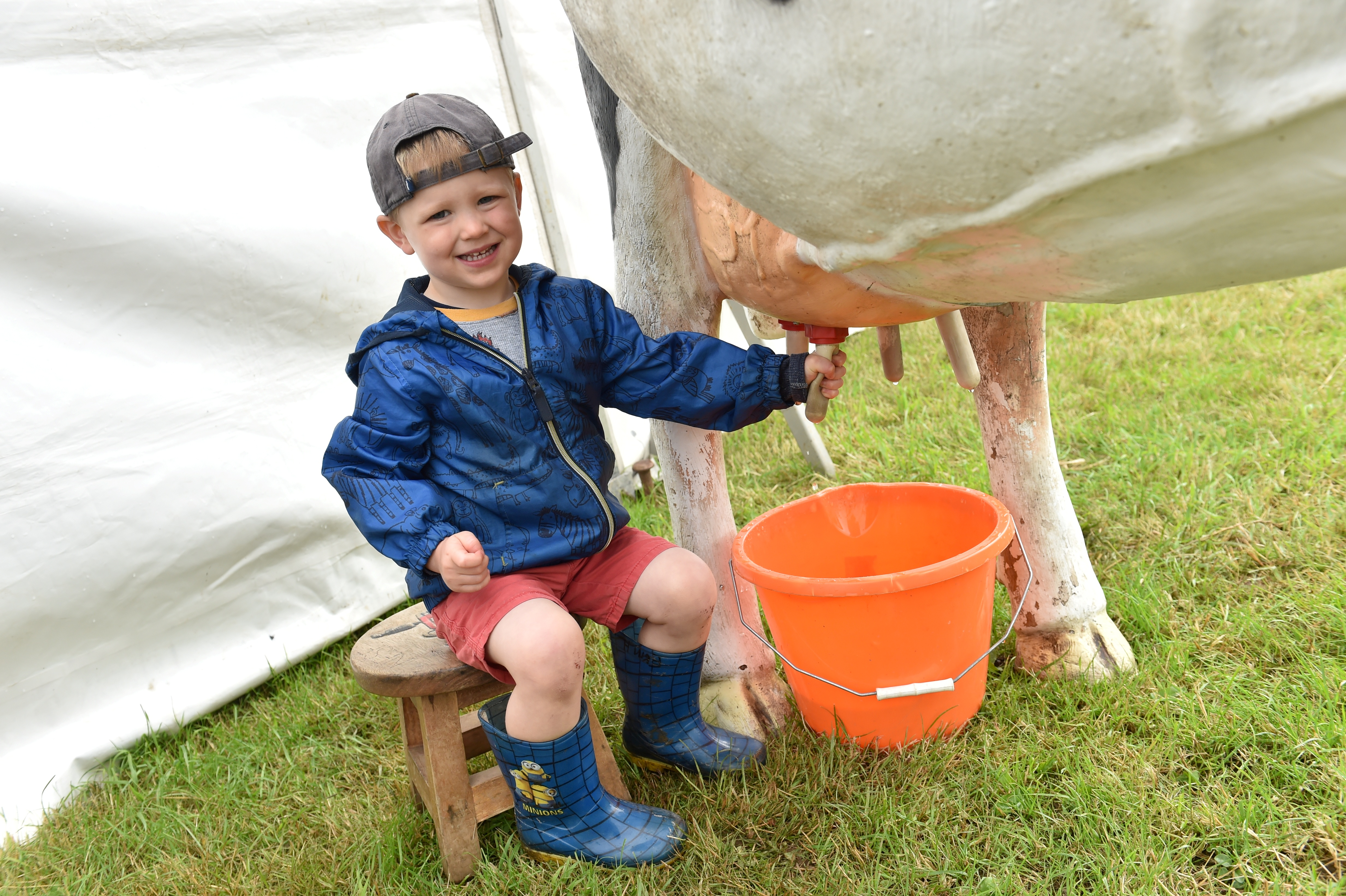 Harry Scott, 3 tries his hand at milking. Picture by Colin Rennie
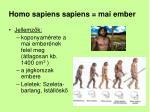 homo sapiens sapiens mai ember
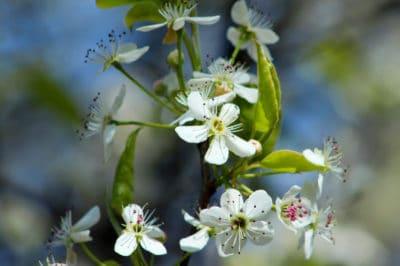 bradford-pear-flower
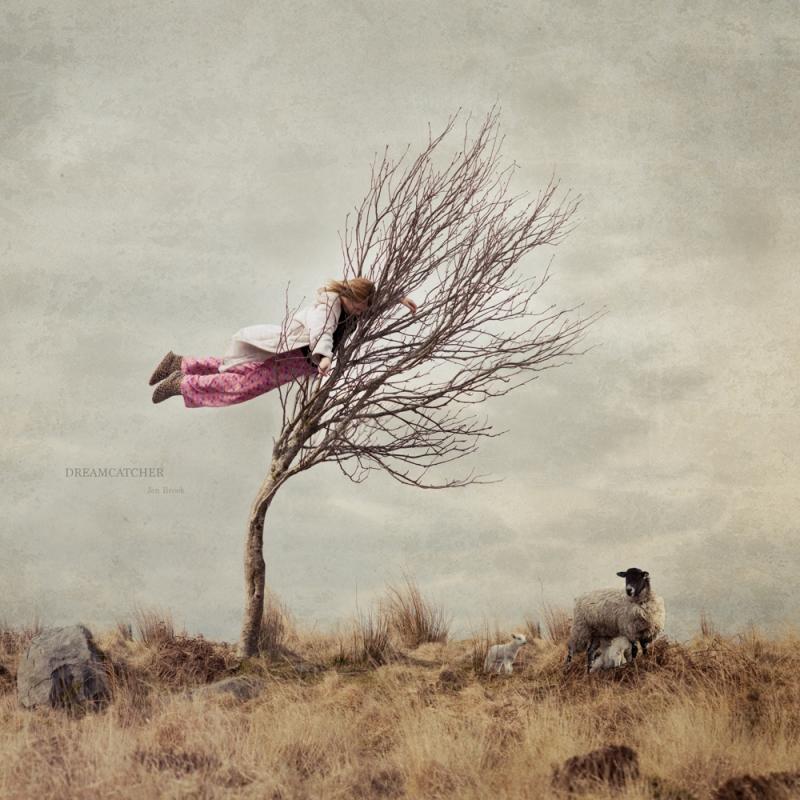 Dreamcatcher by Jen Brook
+---+
**Problem**:
Every line above should be returned exactly; the pictures stay out.

**Answer to this problem**:
 Harry Scott, 3 tries his hand at milking. Picture by Colin Rennie
 homo sapiens sapiens mai ember
 bradford-pear-flower
 Dreamcatcher by Jen Brook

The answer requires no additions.